### BRIEF A
In the financial systems excerpt, what leads the paper to its concluding discussion of whether the financial systems of different countries are likely to converge? Answer in one to three sentences.

### SOURCE EXTRACT
··········
The authors start by pointing out the importance of financial systems in general and then sketch different ways of describing and analysing national financial systems. They advocate using what they call a “systemic approach”. This approach focuses on the fit between the various elements that constitute any financial system as a major determinant of how well a given financial system performs its functions.
In its second part the paper discusses recent research concerning the relationships between financial sector development and general economic growth and development. The third part is dedicated to comparative financial systems. It first analyses the similarities and, more importantly, the differences of the financial systems of major industrialised countries and points out that these differences seem to remain in existence in spite of the current wave of liberalisation, deregulation and globalisation. This leads to the concluding discussion of what the systemic approach suggests with respect to the question of whether the financial systems of different countries are likely to converge to a common structure.
Key words: Financial sector, financial system, growth and development, convergence JEL classification: G32, G34, G38 * Reinhard H. Schmidt, the corresponding author, holds the Wilhelm Merton Chair of International Banking and Finance at the University of Frankfurt and is a member of the Institute for Monetary and Financial Stability at the University of Frankfurt. His email is Schmidt@finance.uni-frankfurt.de. Aneta Hryckiewicz is a research associate and a PhD candidate at the Finance Department at Frankfurt University.
** The paper is an extended version of the keynote address prepared for a FUNCAS Workshop on Comparative Financial Systems in Zaragoza, Oct. 17, 2006. A Spanish translation will be published in Papeles de economia Española.
··········
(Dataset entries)
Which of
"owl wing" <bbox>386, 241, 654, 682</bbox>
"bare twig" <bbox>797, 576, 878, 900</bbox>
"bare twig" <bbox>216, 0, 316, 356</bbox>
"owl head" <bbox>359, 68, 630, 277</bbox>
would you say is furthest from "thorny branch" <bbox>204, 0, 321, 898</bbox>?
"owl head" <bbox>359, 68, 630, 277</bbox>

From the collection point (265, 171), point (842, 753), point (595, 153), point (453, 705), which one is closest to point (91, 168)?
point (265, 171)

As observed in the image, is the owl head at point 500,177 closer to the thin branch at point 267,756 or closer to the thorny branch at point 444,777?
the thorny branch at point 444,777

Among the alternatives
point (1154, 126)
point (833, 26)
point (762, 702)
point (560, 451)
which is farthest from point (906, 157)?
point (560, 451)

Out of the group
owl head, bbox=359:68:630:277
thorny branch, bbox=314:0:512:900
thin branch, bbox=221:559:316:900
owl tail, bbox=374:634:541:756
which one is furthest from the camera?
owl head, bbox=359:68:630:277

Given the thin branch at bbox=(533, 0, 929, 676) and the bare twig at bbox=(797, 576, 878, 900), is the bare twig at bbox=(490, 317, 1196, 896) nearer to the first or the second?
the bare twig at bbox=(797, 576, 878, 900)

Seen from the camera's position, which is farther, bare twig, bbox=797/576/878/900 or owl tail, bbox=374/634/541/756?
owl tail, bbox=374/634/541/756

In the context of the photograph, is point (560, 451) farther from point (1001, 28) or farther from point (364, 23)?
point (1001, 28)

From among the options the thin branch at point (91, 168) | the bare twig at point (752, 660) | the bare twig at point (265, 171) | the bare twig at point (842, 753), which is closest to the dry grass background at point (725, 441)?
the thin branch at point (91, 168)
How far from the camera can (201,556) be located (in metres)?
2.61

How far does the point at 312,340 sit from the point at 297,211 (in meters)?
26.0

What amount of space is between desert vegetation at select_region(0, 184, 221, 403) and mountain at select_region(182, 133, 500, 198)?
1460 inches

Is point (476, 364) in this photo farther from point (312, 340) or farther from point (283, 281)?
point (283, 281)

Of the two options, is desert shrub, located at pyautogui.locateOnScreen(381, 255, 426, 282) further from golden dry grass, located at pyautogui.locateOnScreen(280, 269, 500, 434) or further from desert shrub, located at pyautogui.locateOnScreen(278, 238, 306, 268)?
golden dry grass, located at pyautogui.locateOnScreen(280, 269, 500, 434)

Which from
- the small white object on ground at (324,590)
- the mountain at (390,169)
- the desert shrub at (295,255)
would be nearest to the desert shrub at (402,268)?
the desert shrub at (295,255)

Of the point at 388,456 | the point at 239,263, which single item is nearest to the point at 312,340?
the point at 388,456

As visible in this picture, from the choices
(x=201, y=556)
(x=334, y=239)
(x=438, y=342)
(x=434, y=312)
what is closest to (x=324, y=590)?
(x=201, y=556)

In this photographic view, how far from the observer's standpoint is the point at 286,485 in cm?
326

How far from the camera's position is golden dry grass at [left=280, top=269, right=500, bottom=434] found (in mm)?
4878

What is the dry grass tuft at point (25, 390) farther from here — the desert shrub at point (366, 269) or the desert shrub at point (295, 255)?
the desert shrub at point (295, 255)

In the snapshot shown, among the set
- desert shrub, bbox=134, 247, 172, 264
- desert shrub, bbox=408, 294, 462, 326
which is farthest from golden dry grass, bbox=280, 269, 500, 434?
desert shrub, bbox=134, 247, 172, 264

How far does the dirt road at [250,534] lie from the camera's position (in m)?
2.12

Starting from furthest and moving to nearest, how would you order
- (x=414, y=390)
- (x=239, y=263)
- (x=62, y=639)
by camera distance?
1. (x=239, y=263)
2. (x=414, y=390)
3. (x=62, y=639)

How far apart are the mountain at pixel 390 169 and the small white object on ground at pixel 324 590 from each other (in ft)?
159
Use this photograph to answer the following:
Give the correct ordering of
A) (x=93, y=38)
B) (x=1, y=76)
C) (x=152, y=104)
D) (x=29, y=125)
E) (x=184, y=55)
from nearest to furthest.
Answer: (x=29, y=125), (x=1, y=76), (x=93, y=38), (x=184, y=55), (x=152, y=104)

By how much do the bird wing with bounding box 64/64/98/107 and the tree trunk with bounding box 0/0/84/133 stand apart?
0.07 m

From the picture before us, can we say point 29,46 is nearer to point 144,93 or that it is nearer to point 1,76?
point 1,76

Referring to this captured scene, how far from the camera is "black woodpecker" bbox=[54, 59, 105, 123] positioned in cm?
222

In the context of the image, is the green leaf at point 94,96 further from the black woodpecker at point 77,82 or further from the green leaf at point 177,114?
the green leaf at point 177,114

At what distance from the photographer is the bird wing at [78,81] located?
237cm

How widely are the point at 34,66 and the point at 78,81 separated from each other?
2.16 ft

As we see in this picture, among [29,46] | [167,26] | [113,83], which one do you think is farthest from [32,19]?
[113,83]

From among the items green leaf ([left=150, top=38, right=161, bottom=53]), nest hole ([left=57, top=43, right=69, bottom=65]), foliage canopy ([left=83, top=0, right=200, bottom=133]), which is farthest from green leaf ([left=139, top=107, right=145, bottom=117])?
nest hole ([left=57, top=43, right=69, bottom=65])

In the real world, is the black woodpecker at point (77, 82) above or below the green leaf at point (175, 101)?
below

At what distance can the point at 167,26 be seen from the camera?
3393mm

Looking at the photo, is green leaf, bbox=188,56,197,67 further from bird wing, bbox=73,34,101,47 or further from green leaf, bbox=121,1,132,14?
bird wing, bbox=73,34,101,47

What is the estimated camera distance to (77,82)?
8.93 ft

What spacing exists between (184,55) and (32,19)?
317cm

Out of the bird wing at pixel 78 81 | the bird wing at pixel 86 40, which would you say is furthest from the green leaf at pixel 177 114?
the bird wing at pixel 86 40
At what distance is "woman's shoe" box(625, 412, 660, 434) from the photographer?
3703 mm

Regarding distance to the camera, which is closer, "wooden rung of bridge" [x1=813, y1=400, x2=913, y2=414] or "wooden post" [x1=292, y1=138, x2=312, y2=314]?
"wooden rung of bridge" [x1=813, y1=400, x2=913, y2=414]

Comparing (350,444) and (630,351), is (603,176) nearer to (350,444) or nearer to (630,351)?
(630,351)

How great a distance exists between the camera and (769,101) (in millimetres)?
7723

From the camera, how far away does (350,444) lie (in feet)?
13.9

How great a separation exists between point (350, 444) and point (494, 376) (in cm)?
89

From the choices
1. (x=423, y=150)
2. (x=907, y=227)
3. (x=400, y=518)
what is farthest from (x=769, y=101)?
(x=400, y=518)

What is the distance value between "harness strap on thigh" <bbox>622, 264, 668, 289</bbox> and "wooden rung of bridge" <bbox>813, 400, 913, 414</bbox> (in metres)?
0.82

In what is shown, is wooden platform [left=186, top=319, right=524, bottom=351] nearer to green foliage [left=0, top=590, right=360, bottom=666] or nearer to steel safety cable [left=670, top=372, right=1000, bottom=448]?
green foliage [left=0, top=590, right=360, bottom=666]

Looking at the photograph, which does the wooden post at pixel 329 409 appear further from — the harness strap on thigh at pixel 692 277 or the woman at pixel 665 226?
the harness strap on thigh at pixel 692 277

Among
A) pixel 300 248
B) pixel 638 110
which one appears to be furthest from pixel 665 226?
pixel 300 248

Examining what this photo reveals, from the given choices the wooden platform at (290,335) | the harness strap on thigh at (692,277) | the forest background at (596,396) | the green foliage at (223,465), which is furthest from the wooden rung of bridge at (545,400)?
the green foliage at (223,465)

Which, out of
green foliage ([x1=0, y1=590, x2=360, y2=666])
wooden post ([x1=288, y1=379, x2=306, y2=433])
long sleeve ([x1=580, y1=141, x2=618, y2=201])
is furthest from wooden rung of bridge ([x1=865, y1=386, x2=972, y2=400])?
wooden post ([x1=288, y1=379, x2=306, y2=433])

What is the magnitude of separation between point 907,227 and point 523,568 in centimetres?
··········
### BRIEF B
Lay out everything in the rows from the line that contains "In the snapshot shown, among the set" down to the line that contains "3. (x=62, y=639)" as a Markdown table with the columns Nr and Line, one line per table row and blank lines left out.

### EXERCISE RESPONSE A
The third part compares the financial systems of major industrialized countries. It finds that their differences seem to remain despite the current wave of liberalization, deregulation and globalization. This finding leads to the concluding discussion of what the systemic approach suggests about whether those systems are likely to converge to a common structure.

### EXERCISE RESPONSE B
| Nr | Line |
|---|---|
| 1 | In the snapshot shown, among the set |
| 2 | - desert shrub, bbox=134, 247, 172, 264 |
| 3 | - desert shrub, bbox=408, 294, 462, 326 |
| 4 | which is farthest from golden dry grass, bbox=280, 269, 500, 434? |
| 5 | desert shrub, bbox=134, 247, 172, 264 |
| 6 | How far does the dirt road at [250,534] lie from the camera's position (in m)? |
| 7 | 2.12 |
| 8 | Starting from furthest and moving to nearest, how would you order |
| 9 | - (x=414, y=390) |
| 10 | - (x=239, y=263) |
| 11 | - (x=62, y=639) |
| 12 | by camera distance? |
| 13 | 1. (x=239, y=263) |
| 14 | 2. (x=414, y=390) |
| 15 | 3. (x=62, y=639) |